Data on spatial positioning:
--------

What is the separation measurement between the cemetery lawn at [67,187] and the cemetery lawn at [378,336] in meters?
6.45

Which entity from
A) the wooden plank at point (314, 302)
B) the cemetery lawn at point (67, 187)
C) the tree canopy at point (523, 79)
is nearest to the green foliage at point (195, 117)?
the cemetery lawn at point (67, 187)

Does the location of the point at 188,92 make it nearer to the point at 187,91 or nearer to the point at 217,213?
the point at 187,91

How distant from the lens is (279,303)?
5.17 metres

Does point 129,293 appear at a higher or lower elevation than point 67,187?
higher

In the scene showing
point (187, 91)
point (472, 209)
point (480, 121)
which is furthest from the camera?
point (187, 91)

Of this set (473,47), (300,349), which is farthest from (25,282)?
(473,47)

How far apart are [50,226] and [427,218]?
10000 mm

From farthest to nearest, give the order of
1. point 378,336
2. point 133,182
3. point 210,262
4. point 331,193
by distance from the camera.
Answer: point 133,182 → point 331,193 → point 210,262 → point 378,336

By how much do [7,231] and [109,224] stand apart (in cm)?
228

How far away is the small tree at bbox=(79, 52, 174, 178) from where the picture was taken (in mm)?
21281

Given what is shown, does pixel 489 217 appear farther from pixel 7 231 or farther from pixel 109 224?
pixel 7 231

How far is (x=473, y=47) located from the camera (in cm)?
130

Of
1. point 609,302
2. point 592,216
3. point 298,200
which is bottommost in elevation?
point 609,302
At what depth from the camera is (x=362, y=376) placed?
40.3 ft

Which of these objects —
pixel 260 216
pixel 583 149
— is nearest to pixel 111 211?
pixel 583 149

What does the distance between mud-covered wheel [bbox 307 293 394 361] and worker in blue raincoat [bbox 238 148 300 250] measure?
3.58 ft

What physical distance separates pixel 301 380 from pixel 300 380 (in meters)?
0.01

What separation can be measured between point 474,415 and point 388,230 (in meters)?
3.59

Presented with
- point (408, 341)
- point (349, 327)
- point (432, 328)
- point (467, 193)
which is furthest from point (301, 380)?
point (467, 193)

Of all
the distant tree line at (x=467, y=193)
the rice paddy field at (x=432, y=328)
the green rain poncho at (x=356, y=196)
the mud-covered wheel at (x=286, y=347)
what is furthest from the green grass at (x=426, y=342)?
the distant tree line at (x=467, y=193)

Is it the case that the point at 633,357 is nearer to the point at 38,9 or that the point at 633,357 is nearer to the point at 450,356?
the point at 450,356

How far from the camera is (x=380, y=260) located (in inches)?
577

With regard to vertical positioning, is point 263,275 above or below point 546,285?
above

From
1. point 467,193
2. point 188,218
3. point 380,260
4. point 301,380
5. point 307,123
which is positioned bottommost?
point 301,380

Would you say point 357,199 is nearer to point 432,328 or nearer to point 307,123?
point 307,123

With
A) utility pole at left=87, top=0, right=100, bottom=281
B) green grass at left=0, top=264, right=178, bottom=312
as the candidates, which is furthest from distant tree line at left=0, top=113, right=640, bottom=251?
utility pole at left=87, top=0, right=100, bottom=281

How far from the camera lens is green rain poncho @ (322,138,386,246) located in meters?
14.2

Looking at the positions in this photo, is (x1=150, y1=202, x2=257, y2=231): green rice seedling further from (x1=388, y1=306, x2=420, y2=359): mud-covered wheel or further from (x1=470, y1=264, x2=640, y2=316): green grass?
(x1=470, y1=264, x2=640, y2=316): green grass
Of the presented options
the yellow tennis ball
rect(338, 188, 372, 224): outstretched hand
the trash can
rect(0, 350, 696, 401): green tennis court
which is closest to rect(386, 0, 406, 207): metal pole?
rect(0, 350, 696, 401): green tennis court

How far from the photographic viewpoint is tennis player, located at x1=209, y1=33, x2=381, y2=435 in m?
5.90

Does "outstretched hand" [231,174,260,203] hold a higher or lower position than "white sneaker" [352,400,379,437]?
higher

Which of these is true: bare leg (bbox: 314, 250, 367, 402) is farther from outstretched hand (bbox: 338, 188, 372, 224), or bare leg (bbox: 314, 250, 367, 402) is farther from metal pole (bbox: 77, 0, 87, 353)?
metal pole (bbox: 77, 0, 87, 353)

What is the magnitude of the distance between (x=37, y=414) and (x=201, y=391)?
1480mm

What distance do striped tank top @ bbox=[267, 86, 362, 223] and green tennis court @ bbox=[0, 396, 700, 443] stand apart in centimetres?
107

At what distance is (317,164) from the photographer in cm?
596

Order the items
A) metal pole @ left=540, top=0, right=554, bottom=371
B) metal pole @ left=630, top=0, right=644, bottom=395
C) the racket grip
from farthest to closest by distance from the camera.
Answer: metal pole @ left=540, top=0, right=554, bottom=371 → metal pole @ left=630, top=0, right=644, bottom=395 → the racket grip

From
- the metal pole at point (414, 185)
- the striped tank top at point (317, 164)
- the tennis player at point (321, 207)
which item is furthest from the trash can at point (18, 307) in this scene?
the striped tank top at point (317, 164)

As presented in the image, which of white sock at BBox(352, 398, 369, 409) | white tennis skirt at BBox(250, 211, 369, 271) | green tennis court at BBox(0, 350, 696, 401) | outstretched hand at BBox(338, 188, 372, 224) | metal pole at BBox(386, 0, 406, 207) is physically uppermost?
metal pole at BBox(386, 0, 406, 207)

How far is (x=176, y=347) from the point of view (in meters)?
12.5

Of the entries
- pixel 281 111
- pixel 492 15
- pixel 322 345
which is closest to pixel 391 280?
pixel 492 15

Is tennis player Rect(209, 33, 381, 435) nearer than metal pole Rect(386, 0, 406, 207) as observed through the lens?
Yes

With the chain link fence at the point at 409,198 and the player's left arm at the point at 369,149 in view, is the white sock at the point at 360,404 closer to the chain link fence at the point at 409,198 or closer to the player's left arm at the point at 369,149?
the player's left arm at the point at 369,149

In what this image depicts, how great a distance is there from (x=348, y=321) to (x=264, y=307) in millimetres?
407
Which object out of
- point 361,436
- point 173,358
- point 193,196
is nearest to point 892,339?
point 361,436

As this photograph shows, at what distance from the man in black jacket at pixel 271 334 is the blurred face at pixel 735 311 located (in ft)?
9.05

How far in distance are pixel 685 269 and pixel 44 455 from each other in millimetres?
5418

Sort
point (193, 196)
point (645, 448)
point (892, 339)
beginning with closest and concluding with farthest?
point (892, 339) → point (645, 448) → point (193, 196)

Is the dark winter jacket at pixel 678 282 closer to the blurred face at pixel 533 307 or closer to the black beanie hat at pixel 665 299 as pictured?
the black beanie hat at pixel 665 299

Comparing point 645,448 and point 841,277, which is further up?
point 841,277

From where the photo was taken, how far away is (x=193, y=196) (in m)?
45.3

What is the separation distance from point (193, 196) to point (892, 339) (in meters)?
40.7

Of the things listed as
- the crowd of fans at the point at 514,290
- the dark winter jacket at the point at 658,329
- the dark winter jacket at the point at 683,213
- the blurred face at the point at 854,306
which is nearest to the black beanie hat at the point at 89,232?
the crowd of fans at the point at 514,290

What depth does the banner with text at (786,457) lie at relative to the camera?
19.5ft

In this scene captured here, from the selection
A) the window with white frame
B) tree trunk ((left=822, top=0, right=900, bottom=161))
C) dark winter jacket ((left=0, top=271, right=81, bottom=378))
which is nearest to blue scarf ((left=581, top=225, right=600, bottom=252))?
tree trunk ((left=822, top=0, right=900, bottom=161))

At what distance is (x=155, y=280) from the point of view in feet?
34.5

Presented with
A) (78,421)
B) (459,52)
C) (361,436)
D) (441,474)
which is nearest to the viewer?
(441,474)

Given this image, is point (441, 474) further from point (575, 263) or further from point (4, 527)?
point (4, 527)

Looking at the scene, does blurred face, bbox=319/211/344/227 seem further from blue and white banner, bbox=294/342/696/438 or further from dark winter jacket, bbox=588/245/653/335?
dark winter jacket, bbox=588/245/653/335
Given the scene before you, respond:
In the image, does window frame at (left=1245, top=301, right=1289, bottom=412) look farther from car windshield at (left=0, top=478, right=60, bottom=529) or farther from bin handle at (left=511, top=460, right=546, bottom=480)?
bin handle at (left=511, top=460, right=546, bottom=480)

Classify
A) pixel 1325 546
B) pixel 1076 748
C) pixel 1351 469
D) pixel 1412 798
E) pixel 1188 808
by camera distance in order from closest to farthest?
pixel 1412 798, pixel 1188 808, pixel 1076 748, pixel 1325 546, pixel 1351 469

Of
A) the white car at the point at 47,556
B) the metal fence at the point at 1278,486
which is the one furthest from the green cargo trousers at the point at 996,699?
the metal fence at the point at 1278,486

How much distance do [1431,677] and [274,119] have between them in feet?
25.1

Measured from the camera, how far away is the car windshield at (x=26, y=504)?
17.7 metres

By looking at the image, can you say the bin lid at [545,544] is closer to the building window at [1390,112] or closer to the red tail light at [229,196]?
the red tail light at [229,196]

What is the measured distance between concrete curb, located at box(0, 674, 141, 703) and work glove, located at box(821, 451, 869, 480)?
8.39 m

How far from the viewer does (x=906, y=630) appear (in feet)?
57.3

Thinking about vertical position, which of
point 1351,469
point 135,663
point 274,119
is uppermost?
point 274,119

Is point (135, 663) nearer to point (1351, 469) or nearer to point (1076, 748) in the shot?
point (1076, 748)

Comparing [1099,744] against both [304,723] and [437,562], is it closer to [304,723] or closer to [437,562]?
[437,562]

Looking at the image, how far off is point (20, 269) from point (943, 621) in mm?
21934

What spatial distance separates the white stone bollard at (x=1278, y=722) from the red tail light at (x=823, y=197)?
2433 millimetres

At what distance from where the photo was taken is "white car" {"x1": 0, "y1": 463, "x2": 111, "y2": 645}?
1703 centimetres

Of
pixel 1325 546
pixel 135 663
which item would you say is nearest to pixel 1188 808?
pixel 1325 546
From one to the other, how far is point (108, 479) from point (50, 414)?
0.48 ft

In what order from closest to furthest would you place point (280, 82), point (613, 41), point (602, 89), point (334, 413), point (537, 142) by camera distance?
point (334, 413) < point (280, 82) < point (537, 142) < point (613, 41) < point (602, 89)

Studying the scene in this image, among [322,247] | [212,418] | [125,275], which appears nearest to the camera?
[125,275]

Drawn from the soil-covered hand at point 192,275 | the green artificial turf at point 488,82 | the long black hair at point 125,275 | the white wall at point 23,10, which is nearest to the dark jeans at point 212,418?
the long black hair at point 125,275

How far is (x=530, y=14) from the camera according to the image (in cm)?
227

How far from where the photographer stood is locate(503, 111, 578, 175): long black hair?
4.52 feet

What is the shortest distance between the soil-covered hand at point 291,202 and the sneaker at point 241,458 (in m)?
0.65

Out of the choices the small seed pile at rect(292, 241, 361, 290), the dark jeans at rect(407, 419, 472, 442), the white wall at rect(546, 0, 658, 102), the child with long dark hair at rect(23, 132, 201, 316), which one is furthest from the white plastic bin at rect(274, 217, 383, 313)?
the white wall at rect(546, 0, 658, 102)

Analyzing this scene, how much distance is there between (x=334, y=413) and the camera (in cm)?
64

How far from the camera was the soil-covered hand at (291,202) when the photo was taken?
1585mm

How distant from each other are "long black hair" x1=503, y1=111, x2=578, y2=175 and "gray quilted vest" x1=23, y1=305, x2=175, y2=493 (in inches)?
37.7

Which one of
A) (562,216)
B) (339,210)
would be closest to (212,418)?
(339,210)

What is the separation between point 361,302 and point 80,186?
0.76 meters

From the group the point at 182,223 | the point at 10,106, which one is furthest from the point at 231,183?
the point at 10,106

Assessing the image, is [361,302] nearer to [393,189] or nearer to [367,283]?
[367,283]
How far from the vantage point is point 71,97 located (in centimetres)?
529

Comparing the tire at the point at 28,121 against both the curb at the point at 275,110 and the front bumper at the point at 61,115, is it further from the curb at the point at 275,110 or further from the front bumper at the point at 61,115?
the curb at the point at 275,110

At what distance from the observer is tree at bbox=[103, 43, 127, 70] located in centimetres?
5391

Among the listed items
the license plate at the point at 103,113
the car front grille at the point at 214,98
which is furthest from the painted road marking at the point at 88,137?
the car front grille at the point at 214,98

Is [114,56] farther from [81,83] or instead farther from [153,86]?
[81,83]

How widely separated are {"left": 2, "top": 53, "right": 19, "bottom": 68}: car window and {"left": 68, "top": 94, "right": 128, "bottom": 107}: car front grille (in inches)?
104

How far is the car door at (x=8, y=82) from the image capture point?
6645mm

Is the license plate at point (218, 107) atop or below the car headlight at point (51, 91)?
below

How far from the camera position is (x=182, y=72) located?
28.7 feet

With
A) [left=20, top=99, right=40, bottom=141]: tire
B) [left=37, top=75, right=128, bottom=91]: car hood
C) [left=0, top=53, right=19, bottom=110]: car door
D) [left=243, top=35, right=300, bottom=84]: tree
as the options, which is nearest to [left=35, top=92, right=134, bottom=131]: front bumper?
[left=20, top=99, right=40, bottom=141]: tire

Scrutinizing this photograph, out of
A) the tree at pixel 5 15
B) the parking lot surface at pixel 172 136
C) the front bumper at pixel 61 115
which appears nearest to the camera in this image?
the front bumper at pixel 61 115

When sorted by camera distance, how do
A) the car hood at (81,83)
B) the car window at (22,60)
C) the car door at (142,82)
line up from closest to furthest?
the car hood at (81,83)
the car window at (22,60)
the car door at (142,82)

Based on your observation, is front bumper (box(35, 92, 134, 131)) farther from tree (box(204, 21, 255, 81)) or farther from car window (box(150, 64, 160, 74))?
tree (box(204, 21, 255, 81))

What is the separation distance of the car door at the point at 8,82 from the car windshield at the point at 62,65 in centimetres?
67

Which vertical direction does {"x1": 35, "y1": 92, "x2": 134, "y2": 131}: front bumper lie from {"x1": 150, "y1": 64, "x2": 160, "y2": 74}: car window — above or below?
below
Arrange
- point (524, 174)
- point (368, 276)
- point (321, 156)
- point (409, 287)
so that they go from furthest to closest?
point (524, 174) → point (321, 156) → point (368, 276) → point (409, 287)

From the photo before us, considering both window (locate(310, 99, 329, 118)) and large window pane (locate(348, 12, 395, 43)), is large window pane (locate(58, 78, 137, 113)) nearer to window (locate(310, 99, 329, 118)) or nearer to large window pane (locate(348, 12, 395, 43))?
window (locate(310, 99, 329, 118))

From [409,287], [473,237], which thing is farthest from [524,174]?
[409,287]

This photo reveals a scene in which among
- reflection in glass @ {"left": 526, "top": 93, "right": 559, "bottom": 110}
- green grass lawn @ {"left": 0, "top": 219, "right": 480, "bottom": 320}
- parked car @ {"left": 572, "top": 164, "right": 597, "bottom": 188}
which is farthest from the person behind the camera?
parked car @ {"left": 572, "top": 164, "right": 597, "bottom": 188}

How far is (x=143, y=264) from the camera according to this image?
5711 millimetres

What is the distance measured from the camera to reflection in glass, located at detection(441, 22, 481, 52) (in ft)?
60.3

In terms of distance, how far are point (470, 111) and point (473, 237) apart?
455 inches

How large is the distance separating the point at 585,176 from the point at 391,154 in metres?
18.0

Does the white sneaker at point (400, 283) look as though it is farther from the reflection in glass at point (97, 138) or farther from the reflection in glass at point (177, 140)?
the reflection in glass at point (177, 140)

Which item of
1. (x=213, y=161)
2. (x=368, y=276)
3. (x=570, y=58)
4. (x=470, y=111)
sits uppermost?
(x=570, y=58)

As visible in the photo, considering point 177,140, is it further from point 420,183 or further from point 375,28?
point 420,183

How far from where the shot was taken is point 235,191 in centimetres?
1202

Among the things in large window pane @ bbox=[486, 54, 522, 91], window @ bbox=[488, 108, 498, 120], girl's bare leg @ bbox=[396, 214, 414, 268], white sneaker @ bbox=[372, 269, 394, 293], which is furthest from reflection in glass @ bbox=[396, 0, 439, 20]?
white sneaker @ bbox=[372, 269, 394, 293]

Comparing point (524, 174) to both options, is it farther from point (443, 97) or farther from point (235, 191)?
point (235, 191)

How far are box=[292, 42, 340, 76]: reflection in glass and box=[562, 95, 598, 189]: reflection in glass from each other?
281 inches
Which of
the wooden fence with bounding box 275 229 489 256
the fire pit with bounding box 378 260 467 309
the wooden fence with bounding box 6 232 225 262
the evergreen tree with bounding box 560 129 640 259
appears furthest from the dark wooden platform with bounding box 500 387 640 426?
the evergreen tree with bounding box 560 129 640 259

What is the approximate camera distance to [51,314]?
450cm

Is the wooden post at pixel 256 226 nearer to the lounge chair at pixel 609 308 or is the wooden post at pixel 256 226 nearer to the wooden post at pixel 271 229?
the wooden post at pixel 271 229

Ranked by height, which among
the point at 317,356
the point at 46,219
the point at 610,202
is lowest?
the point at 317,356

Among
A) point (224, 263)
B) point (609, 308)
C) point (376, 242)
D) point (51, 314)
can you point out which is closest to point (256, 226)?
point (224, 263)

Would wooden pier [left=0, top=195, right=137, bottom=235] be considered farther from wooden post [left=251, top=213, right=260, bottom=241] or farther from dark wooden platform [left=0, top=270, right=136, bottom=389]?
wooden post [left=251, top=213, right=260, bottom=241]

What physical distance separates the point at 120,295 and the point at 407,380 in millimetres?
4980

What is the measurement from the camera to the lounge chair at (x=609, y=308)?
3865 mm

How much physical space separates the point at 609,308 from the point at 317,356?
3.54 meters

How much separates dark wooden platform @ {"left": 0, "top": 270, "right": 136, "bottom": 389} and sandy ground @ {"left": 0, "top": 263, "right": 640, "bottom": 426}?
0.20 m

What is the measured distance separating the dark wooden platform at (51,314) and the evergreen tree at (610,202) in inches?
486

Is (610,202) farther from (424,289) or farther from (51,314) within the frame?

--------

◆ STATED PROBLEM
Rewrite the data from the line with "Would wooden pier" up to and including the line with "3.54 meters", swapping "lounge chair" for "deck chair" and leaving everything else unchanged.

◆ FINAL RESULT
Would wooden pier [left=0, top=195, right=137, bottom=235] be considered farther from wooden post [left=251, top=213, right=260, bottom=241] or farther from dark wooden platform [left=0, top=270, right=136, bottom=389]?
wooden post [left=251, top=213, right=260, bottom=241]

What physical distance separates the point at 120,295 and the point at 407,380 in millimetres?
4980

What is the measurement from the camera to the deck chair at (x=609, y=308)?
3865 mm

How much physical space separates the point at 609,308 from the point at 317,356?
3.54 meters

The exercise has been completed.